── INPUT MATERIAL
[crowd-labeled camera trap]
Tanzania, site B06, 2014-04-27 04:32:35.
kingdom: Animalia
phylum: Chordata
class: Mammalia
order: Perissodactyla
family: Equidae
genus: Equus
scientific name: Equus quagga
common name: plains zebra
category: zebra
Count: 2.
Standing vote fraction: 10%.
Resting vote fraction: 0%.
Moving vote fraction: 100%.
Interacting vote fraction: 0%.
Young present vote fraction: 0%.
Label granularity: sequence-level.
────
── INPUT MATERIAL
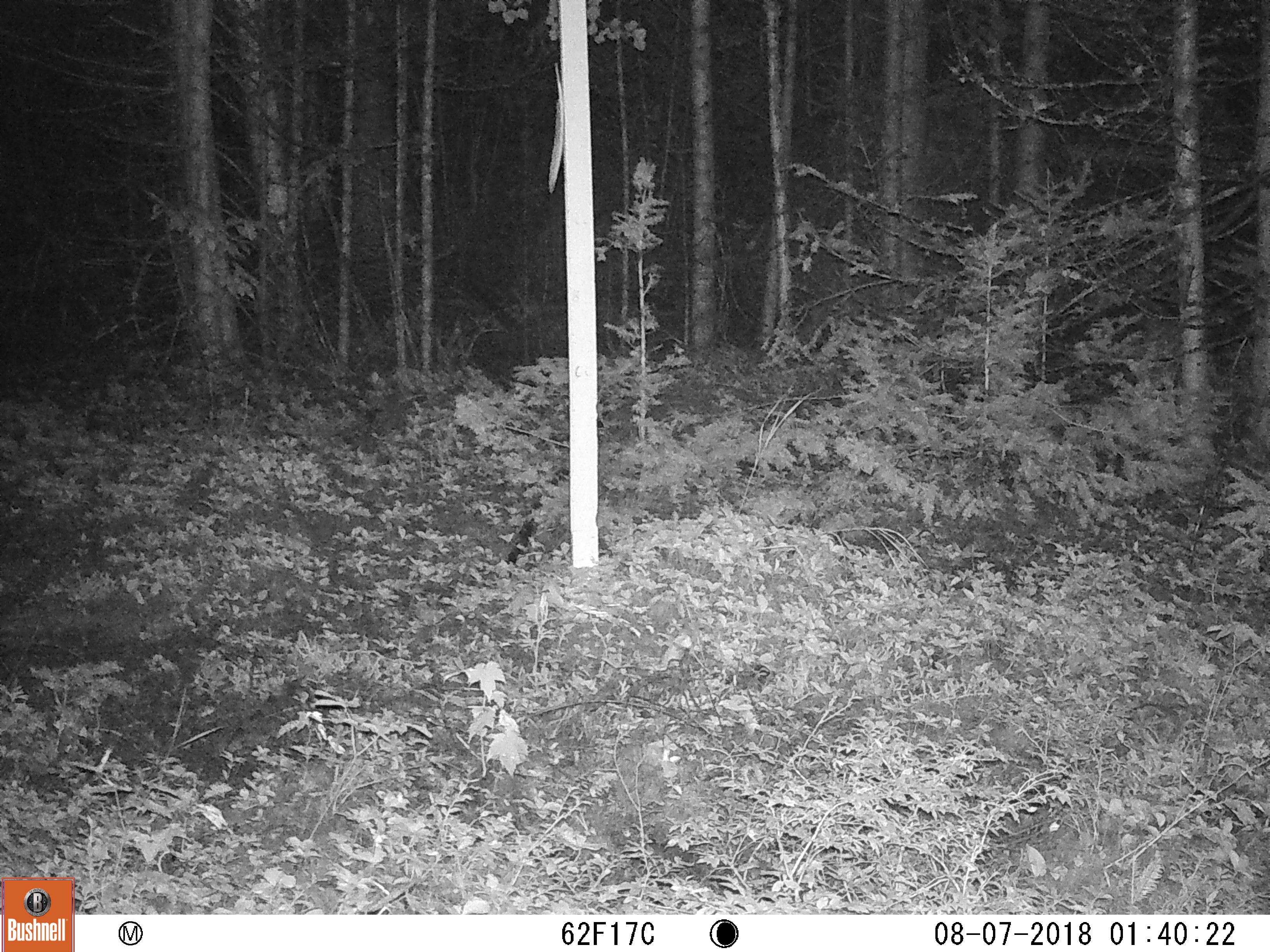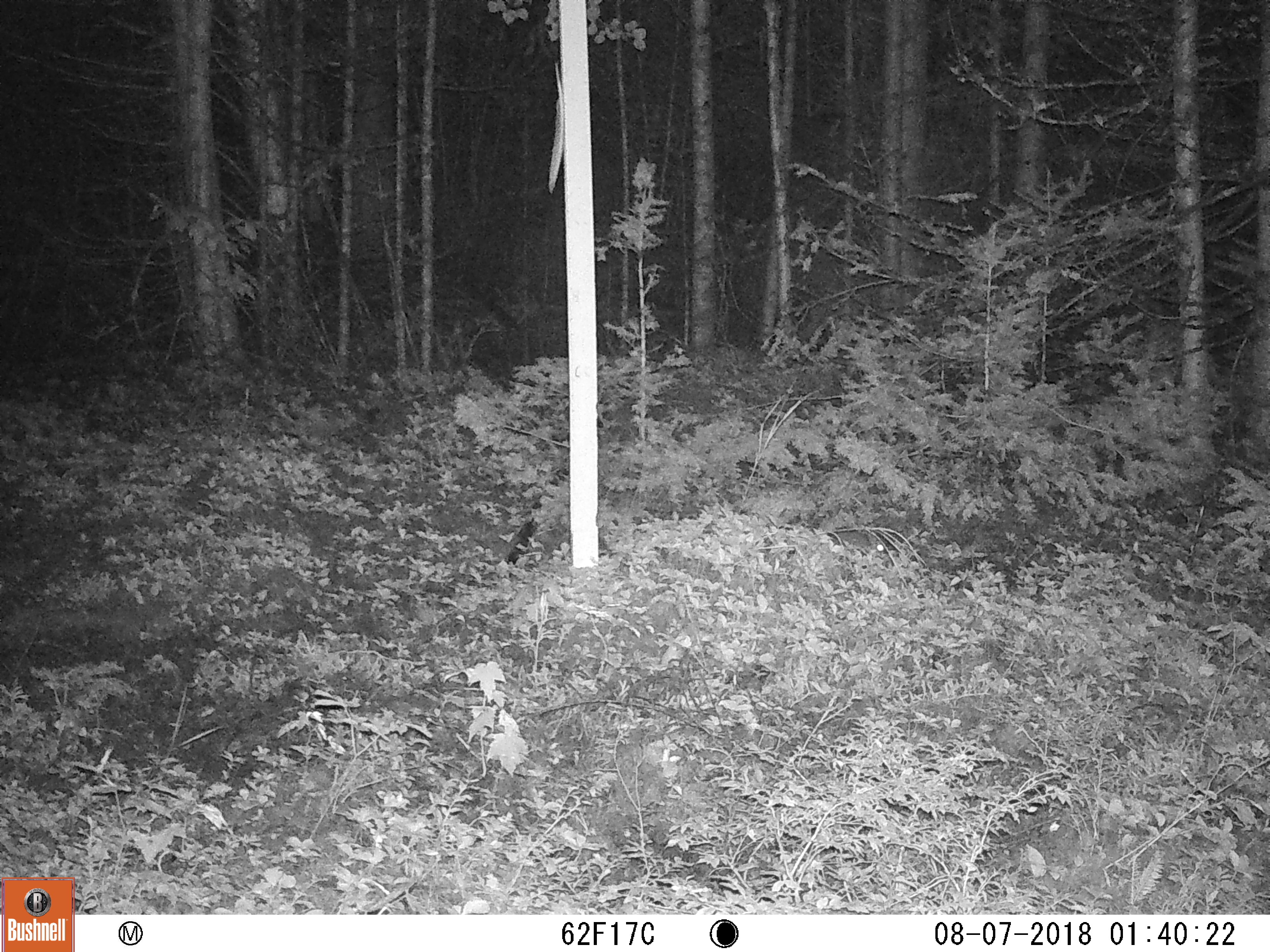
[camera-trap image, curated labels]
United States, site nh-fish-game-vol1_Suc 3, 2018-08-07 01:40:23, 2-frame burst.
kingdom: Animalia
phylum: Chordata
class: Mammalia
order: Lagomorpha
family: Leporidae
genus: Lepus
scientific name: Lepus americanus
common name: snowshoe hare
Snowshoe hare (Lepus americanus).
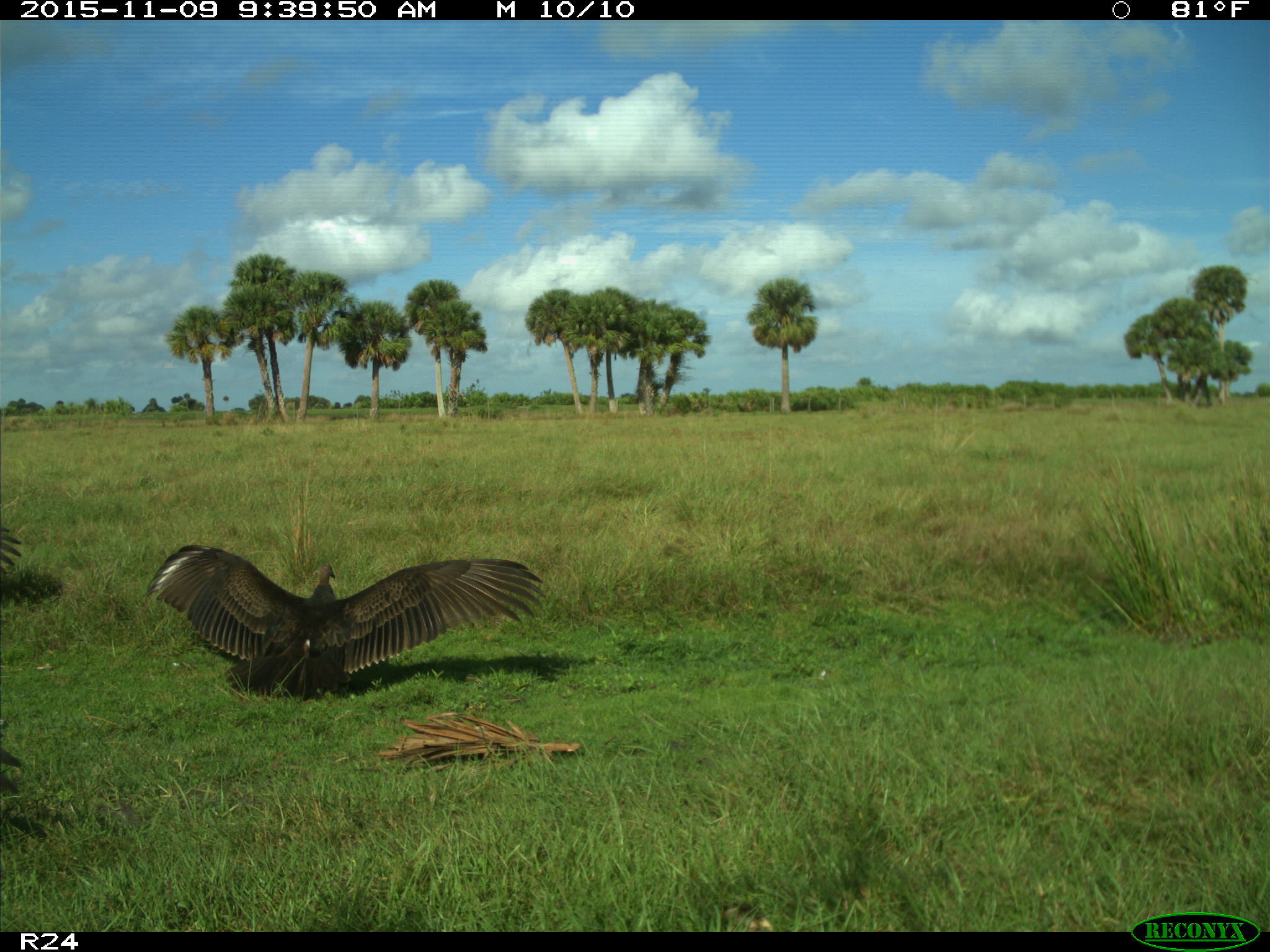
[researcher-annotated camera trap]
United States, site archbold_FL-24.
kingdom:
────
• [WORK REQUEST]
From the listing above, return the lines starting at the one with "[crowd-labeled camera trap]" and ending at the one with "Label granularity: sequence-level.", both kept, exactly as they appear and nothing more.

• [SOLUTION]
[crowd-labeled camera trap]
Tanzania, site B06, 2014-04-27 04:32:35.
kingdom: Animalia
phylum: Chordata
class: Mammalia
order: Perissodactyla
family: Equidae
genus: Equus
scientific name: Equus quagga
common name: plains zebra
category: zebra
Count: 2.
Standing vote fraction: 10%.
Resting vote fraction: 0%.
Moving vote fraction: 100%.
Interacting vote fraction: 0%.
Young present vote fraction: 0%.
Label granularity: sequence-level.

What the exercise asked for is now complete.